Will you edit the records starting at the line containing "What is closest" and ending at the line containing "At what range", replacing "pedestrian" with "person on foot" and leaving everything else unchanged, then return only those lines?

━━━━━ Input records

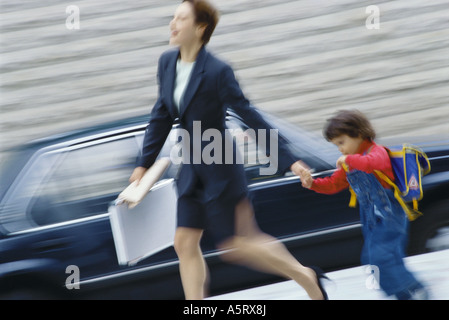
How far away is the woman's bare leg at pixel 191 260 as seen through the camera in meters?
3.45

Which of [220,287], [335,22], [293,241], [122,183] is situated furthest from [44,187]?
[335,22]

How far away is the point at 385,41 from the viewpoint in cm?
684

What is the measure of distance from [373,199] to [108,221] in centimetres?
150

━━━━━━━━━━
━━━━━ Input records

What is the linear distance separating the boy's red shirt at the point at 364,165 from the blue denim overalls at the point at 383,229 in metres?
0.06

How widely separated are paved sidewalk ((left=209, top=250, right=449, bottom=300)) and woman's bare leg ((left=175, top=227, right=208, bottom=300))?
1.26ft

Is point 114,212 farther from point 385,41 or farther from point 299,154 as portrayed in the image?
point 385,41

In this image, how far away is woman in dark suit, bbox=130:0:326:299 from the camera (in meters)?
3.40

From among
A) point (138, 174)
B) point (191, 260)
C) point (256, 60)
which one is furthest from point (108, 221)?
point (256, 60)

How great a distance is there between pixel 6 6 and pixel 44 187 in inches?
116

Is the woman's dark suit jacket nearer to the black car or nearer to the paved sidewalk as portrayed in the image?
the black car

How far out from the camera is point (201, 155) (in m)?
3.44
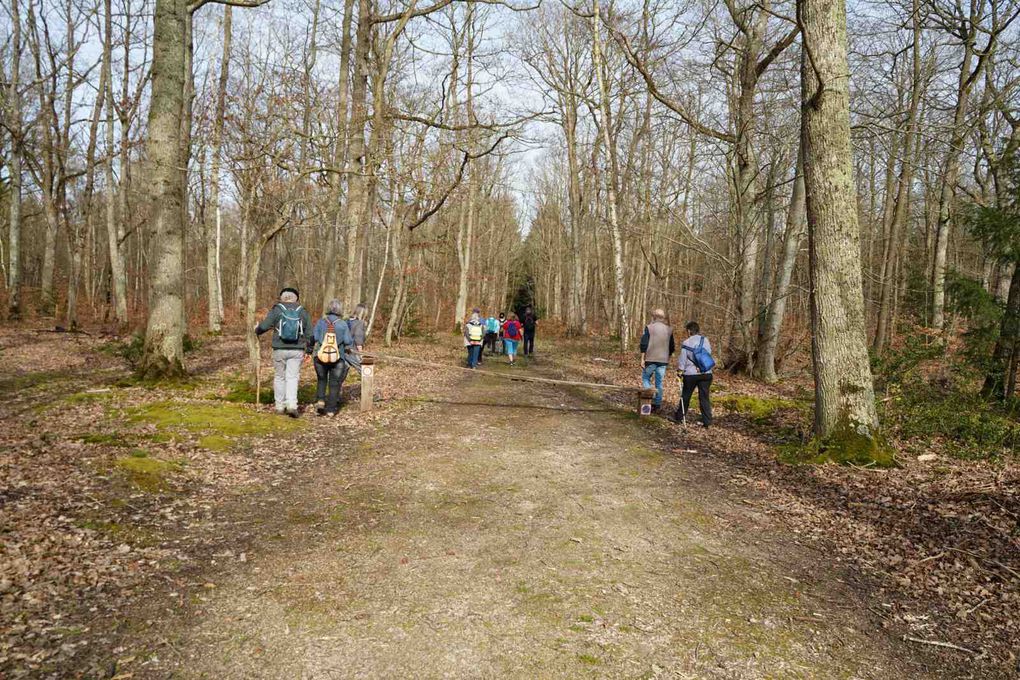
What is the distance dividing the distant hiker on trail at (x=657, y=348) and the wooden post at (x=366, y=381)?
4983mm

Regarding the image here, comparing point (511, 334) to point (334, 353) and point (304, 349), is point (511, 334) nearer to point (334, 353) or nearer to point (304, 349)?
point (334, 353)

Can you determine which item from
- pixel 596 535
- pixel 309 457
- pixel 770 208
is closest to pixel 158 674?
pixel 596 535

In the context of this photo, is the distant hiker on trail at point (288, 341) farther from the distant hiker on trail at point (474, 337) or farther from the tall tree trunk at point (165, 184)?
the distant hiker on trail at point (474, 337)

━━━━━━━━━━
━━━━━ Input records

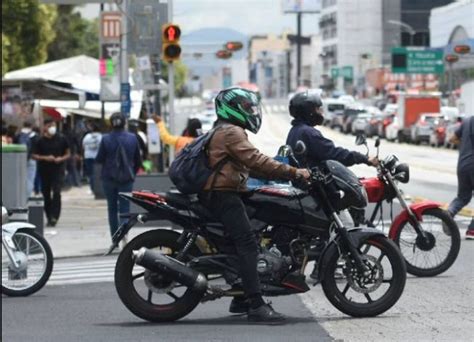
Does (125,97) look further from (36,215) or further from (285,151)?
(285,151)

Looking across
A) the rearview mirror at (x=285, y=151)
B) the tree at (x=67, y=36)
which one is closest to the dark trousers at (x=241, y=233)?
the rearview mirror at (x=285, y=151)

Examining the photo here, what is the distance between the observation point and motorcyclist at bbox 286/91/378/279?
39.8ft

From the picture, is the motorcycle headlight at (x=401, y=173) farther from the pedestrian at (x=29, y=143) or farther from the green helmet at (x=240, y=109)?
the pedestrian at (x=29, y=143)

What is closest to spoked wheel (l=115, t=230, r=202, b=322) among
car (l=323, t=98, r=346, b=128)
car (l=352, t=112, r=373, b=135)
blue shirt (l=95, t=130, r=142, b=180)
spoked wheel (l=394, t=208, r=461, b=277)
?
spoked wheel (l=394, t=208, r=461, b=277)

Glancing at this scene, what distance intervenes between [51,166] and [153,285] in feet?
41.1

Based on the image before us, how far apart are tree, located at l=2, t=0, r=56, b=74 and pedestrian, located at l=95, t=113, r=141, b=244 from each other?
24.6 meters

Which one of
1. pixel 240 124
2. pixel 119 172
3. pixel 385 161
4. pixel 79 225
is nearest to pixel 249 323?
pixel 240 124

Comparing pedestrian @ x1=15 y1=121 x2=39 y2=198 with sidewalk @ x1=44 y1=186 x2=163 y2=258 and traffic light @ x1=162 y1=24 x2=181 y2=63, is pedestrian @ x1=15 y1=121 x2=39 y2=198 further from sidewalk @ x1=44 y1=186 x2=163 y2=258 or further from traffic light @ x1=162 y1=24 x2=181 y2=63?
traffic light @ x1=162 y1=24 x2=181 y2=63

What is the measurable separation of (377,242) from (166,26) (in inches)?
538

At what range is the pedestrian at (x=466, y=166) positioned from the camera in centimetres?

━━━━━━━━━━

[Exercise output]
What is closest to spoked wheel (l=115, t=230, r=202, b=322) among
car (l=323, t=98, r=346, b=128)
car (l=352, t=112, r=373, b=135)
blue shirt (l=95, t=130, r=142, b=180)
spoked wheel (l=394, t=208, r=461, b=277)
?
spoked wheel (l=394, t=208, r=461, b=277)

Glancing at this scene, what distance intervenes between [51,166] and [153,285] in feet?
41.1

Based on the image before us, how far apart are tree, located at l=2, t=0, r=56, b=74 and person on foot, located at l=95, t=113, r=141, b=244 from each other?
24.6 meters

Which one of
1. pixel 240 124
2. pixel 119 172
3. pixel 385 161
4. pixel 79 225
is nearest to pixel 249 323?
pixel 240 124

Comparing person on foot @ x1=15 y1=121 x2=39 y2=198 with sidewalk @ x1=44 y1=186 x2=163 y2=258 and traffic light @ x1=162 y1=24 x2=181 y2=63, is person on foot @ x1=15 y1=121 x2=39 y2=198 further from sidewalk @ x1=44 y1=186 x2=163 y2=258 or further from traffic light @ x1=162 y1=24 x2=181 y2=63?
traffic light @ x1=162 y1=24 x2=181 y2=63

What is the measurable separation of (377,242) from (166,26) (in inches)?
538

At what range is the person on foot at (x=466, y=166) positioned from the camera in centimetres?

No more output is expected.